Following the allegations the provincial minister of housing, Richard Dyanti, went on a fact-finding mission to Du Noon. Dyanti and 32 officials conducted a door-to-door investigation of 500 houses in the township, and discovered that only one was owned by a foreigner. There are 2 500 RDP homes in Du Noon, where xenophobic violence first began in the Western Cape, displacing up to 25 000 people.
Their Housing Occupancy Survey — named ”your house is your asset” by Dyanti — took place a week before the xenophobic attacks began.
Speaking at the Human Settlement Summit in Cape Town on February 29th, Sonto accused foreign nationals of owning ”three-quarters” of RDP houses in Du Noon. Sonto also mentioned several other townships, Phillipi, Samora Machel and Delft, from which foreigners were later chased away.
Shortly after Sonto’s speech a Cape Town newspaper published an article quoting a nameless Zimbabwean allegedly making ”big business out of RDP homes”. The Zimbabwean, from Du Noon, said he had bought four RDP houses which he intends to renovate and resell.
In his speech Sonto accused ”non-South African nationals” of ”taking over”. ”With no apology, I must say, in what many would regard as being xenophobic, when laying bare the dangerous problem that is creeping into our democracy — many houses in various localities are owned by foreign nationals whose refugee status is unknown to us as citizens of this country,” he said.
”They buy these houses to stay in them or to rent them out to needy South Africans,” Sonto said.
He used Du Noon as an example of how ”foreigners are taking over”. ”Three-quarters of Du Noon is owned by non-South Africans.
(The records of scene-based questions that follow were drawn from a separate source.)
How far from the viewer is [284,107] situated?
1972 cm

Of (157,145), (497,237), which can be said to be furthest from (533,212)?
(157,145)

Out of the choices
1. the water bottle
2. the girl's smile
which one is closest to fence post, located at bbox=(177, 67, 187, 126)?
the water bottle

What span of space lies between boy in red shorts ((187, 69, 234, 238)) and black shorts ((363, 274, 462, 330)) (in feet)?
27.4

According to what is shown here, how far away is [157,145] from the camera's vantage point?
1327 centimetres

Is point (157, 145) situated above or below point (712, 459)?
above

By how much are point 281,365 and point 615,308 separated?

Phillipi is another area — Samora, Delft and many others are areas where government delivery is turned into misery for those who are supposed to be recipients.
”What this means is that government resources — that were meant to restore dignity to our people and rid the country of slums and informal settlements — go next door and as citizens we are at the mercy of foreigners.
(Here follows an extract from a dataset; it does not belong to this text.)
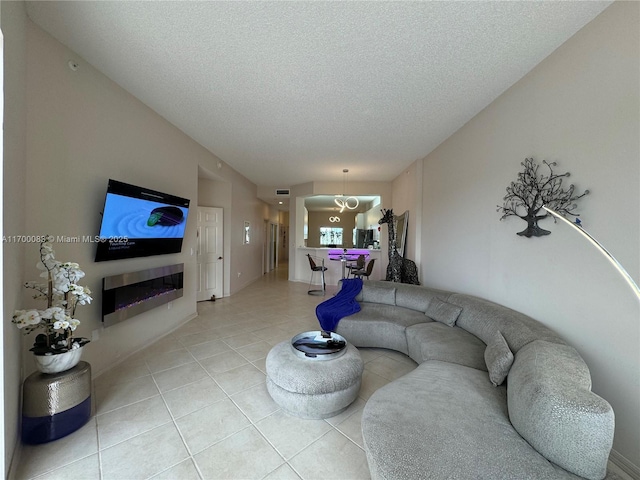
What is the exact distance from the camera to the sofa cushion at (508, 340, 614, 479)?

”It might be undermined now, but later our democracy will suffer serious setbacks as we will become foreigners in our own country in the not-too-distant future. If we keep on hiding the truth behind xenophobia as we do, we will wake up one day being slaves of other people in our own country,” Sonto said.
The Mail & Guardian this week interviewed a group of Congolese refugees who claimed they were told to leave their homes and the country or face being killed by people who belong to Sanco.
”When the people came to my house and told us to get out, I recognised some of them. They belong to what they call the street- committee and Sanco. They said they’re from Sanco and foreigners everywhere must go because there is now a war between the South Africans and the foreigners because we’re taking food from them,” said Congolese national Deo Kabemba Ngulu.
Ironically, he said, it was his neighbour, also a member of Sanco, who saved his life: ”She told the mob that gathered outside the house I was renting, that I am a good man and that my family and I will not die here next to her. She told them to give us time to get out.”
This week Sonto, who is also an ANC MP, repeated his allegation that foreigners are buying RDP houses from locals and forcing increasing numbers of South Africans to live in shacks.
Sonto told the M&G he stands by what he said and that Dyanti is ”not finished with his survey yet”.
”South Africans, myself included, have never been xenophobic. Never. You are insisting on sensationalising this issue by dubbing it as xenophobia because it suits those — including you — who want to exacerbate the problem by your insistence that this is xenophobic,” Sonto said.
”I don’t have a problem with Margaret Thatcher’s son buying a house in Constantia. That’s not my context. My problem is the insignificant delivery of RDP houses because recipients get houses and sell them after a short space of time and then they go back to shacks. You don’t have a problem with that, but I do.”
Dyanti spokesperson Vusi Tshose denied that the minister went to Du Noon to check on foreigners who bought RDP houses. ”He is doing a housing survey. We piloted 505 houses in Du Noon, of which 225 of the owners are the rightful owners, according to our database. Another 230 are South Africans but not the rightful owners. We found one person who is a foreigner and had proof that he bought the house. This is about housing corruption and not about foreigners,” Tshose said.